Mounted on the projectile is a perforated circular disk, which, Zap Zone Defender in keeping with advertising copy, "won't splat the fly". Several comparable merchandise are sold, Zap Zone Defender mostly as toys or novelty objects, though some maintain their use as conventional fly swatters. Another gun-like design consists of a pair of mesh sheets spring loaded to "clap" collectively when a set off is pulled, squashing the fly between them. In distinction to the standard flyswatter, such a design can only be used on an insect in mid-air. A fly bottle or glass flytrap is a passive entice for flying insects. In the Far East, it's a large bottle of clear glass with a black metal top with a hole within the middle. An odorous bait, similar to pieces of meat, is positioned in the bottom of the bottle. Flies enter the bottle seeking meals and are then unable to escape as a result of their phototaxis behavior leads them anyplace within the bottle except to the darker prime where the entry hole is.

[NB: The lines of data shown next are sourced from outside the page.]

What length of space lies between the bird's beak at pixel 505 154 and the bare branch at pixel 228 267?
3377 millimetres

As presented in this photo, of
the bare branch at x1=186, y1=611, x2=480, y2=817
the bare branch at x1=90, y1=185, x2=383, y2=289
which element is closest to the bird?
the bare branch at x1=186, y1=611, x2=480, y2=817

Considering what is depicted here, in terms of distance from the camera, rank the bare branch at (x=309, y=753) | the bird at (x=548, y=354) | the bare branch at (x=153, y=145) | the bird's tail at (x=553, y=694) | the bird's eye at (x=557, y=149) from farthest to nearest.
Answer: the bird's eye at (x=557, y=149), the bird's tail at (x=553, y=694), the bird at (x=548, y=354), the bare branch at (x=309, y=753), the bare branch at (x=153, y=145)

A European fly bottle is extra conical, with small toes that raise it to 1.25 cm (0.5 in), with a trough a few 2.5 cm (1 in) broad and deep that runs inside the bottle all around the central opening at the bottom of the container. In use, the bottle is stood on a plate and Zap Zone Defender a few sugar is sprinkled on the plate to attract flies, who finally fly up into the bottle. The trough is stuffed with beer or vinegar, into which the flies fall and drown. Previously, the trough was typically full of a dangerous mixture of milk, water, and Zap Zone Defender Experience arsenic or mercury chloride. Variants of these bottles are the agricultural fly traps used to struggle the Mediterranean fruit fly and Zap Zone Defender the olive fly, which have been in use because the 1930s. They are smaller, without toes, and ZapZone Defender the glass is thicker for insect zapper tough outside usage, Zap Zone Defender typically involving suspension in a tree or bush. Modern versions of this system are often made of plastic, and could be bought in some hardware stores.